Quinta-feira à tarde, no South Hall do Las Vegas Convention Center: por onde se olhe, há expositores desmontando estandes e empacotando produtos. Na HP, a confusão é tão grande que toda a área foi cercada com uma fita listrada, semelhante àquela que se usa para isolar cenas de crime, enquanto funcionários desconectam computadores e impressoras. Lá na frente, num dos minúsculos estandes de gadgets, dois coreanos tiram capas para celulares de suas embalagens de plástico e as jogam, peladas, num caixote de papelão. Aqui e ali um visitante ainda atravessa os salões gigantescos, arrastando sacolas de papel: se não fosse pela hora, seria uma verdadeira noite dos mortos vivos. A quadragésima CES (Consumer Electronics Show) dá seus últimos suspiros, enquanto as 140 mil pessoas que se inscreveram para a maior feira de eletro-eletrônicos do mundo dão graças a Deus e antevêem, ansiosamente, a volta à normalidade.

Não me entendam mal. Para quem gosta de gadgets e de tecnologia, a CES, que nasceu como uma exposição de utilidades domésticas, é um paraíso ? mas um paraíso que cobra cada surpresa e cada descoberta em dores nas costas, refeições impossíveis, tendinite, noites mal dormidas, bolhas nos pés. A quantidade de coisas para ver, aliada à plena consciência de que será impossível vê-las todas, gera um estado de terrível ansiedade, amplificado pelas peculiaridades de uma cidade onde é sempre noite nos cassinos, e sempre dia nos shoppings de luxo, com seus céus artificiais de fim de tarde.

No quarto do hotel, uma extravagância veneziana com gôndolas, Palácio Ducal, Campanile e Torre dell?Orologio, exausta, perdida entre a papelada que acumulei ao longo da semana, tento, em vão, descobrir algum fio condutor para a matéria ? até me dar conta do contra-senso a que me proponho. Afinal, uma das tendências mais marcantes da CES 2007 foi a luta contra os fios. A comunicação wireless entre aparelhos não é mais luxo, é necessidade. Em 1967, quando a primeira CES foi ao ar, a média de produtos eletrônicos do típico lar americano era de 1.3; a única tomada da cozinha dava e sobrava para o gasto. Hoje este mesmo lar tem, em média, 26 aparelhos. Haja fio, haja paciência.

A indústria está atenta. Sabe que o nível de tolerância do público está sendo severamente testado ? e toma providências.
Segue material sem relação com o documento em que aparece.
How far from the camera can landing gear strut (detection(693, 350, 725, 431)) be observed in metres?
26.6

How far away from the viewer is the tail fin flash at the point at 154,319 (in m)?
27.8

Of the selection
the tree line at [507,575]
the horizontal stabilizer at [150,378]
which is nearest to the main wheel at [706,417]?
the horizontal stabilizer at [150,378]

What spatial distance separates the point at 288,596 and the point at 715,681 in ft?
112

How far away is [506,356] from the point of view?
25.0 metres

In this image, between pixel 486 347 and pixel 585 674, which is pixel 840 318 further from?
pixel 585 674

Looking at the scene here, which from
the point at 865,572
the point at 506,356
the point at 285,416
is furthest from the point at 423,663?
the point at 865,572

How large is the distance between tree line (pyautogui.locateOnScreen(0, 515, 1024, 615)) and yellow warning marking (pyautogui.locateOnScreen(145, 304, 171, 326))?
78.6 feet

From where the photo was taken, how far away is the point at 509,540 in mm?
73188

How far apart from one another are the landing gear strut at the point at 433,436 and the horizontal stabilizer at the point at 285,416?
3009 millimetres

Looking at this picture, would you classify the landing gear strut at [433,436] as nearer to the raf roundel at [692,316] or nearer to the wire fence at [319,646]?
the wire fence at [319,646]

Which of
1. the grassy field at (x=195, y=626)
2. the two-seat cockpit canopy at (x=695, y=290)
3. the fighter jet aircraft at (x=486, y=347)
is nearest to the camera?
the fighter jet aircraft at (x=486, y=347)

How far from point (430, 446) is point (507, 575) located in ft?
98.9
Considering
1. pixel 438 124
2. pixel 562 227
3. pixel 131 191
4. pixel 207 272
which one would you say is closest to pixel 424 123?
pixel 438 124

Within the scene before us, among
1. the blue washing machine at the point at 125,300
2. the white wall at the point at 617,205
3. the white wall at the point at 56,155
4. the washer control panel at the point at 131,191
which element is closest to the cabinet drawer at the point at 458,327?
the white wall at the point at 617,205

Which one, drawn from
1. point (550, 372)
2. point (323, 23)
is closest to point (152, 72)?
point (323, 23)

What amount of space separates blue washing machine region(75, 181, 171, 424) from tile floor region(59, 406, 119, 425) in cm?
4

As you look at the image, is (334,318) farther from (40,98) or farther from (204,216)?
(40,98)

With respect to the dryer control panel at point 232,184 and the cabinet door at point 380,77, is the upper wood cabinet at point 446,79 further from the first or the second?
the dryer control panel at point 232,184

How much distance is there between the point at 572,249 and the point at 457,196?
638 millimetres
A julgar pelo que foi apresentado aqui em Las Vegas, em breve todos os aparelhos que nos cercam estarão se comunicando entre si. Como lembrou Ed Zander, CEO da Motorola, não se trata mais de vender um produto, e sim uma experiência. Ele não disse, mas eu acrescento: uma experiência positiva. Todos nós já vivemos suficientes experiências traumáticas com aparelhos que não conseguimos usar.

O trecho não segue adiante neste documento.